This weekend I managed to climb the steepest part of the learning curve with formatting a book using LaTeX.

Watch this space, as I should be able to complete and publish this proof of concept pretty quickly. If this book works out to be worth my time, you can expect quite a bit more publishing from me soon.

@kyle I forced myself to learn LaTeX when I wrote my first book. It was an absolute pain that worked out great until I tried to publish via Amazon's platform. They wanted Word... Still, the physical copies I did through Lightning Source were immaculate!

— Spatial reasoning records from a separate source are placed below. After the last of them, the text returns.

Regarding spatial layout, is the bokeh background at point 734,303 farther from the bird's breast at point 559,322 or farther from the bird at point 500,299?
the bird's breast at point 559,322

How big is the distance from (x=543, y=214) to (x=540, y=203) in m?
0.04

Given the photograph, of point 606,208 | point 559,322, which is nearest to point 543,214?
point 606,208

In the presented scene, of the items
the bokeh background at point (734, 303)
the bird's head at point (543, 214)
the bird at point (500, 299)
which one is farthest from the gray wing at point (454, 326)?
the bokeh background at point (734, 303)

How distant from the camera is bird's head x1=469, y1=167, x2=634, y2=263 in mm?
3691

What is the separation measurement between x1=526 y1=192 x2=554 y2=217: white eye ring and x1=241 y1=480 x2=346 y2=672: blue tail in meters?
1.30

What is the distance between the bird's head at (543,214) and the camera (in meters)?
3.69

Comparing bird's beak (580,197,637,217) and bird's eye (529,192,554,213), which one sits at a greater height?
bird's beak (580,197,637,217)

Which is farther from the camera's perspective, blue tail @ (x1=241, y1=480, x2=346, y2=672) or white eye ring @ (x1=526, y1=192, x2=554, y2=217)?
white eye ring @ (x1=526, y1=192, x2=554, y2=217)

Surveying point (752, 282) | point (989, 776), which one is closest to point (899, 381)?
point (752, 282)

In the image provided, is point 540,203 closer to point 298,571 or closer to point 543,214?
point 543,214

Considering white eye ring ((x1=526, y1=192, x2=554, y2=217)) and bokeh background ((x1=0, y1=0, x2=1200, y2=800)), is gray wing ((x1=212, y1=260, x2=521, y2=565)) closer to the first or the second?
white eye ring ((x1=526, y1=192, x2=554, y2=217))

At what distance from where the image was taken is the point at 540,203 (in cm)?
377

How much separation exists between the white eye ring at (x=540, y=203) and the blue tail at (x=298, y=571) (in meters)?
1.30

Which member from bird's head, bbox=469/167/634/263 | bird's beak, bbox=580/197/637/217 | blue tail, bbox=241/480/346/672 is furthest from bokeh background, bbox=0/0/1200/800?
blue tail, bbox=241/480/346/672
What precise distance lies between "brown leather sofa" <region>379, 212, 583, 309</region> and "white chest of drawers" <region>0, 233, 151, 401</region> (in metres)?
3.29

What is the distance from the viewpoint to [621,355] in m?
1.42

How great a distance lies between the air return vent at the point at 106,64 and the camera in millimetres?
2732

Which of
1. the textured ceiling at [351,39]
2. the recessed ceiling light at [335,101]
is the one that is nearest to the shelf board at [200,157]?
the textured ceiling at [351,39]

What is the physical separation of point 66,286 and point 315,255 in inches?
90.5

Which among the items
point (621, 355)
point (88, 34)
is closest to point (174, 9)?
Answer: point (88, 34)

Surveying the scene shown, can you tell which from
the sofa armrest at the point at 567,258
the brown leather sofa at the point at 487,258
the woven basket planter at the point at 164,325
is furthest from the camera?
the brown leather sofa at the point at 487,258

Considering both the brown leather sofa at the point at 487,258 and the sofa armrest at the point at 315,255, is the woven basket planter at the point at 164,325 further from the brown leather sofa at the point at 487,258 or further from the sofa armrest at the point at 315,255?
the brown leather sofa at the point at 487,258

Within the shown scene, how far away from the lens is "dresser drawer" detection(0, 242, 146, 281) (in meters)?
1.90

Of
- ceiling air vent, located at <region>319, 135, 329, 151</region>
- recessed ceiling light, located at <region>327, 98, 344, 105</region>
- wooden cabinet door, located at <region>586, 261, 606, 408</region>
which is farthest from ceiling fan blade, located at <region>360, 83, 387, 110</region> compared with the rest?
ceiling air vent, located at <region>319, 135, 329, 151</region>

Good luck with the rest of the journey! I will say once you get it working, it's much smoother sailing. 🙂

@JohnsNotHere Yes I already have a solid, formatted book with a single complete chapter in it as a proof of concept. It's now "just" a matter of adding the remaining chapters (already written) with formatting and indexing along the way, and picking some cover art.

Of course it's going a lot faster for me since I have already formatted numerous books using multiple publishers' own professional templates (ranging from XHTML, to web-based, to multiple Word templates) so I have that background.

@markuswerle Thanks! For the most part the formatting best practices for tech books have already been burned in my brain from the dozen books I've formatted over the years for different publishers. At this point it's mostly just mapping those style guides to this particular LaTeX book template I'm using.

It feels similar to the process of switching from one publisher's Word template to another's, only I can use vim and a keyboard, instead of a mouse!

@kyle
Hmm, while the majority of online forum posts and tutorials point one to LaTeX, and there are lots of stylesheets available, did you look at OpTeX (petr.olsak.net/optex/) which are a group of plain TeX macros you can run that give you the power of TeX and can do nearly everything LaTeX does, but with much easier to follow error messages when something isn't properly formatted.

@kyle Also, I suggest that as someone who's used LaTeX off and on for for years, but have always been a bit mystified by its error traces. OpTeX will also allow your source text to be much more human readable, as the markups are lighter than LaTeX's syntax.

@jkepler I am reluctant to move to something with less history, smaller userbase, and less documentation since I am just learning and need all of the online support I can get.

@kyle
Mâles sense. Hope your writing and typesetting goes well.

Kind of amazing that your working on writing and typesetting a book on a phone (your Librem 5, I assume)!

@jkepler Yes I am doing all of the layout of the book with my Librem 5 and Lapdock Kit. I am actually going to use the tablet mode feature when it is time to review the full book as a digital page proof before I order the printed version. Living in the convergence future!

@kyle I have a couple of books on LaTeX, so I've tried to learn it in the past; then I discovered LyX and got lazy. ;-)

Are you using an existing document class/layout or creating your own?

@lwriemen I found an existing class for technical books that does most of what I want, although I have had to do some modifications so it isn't perfect.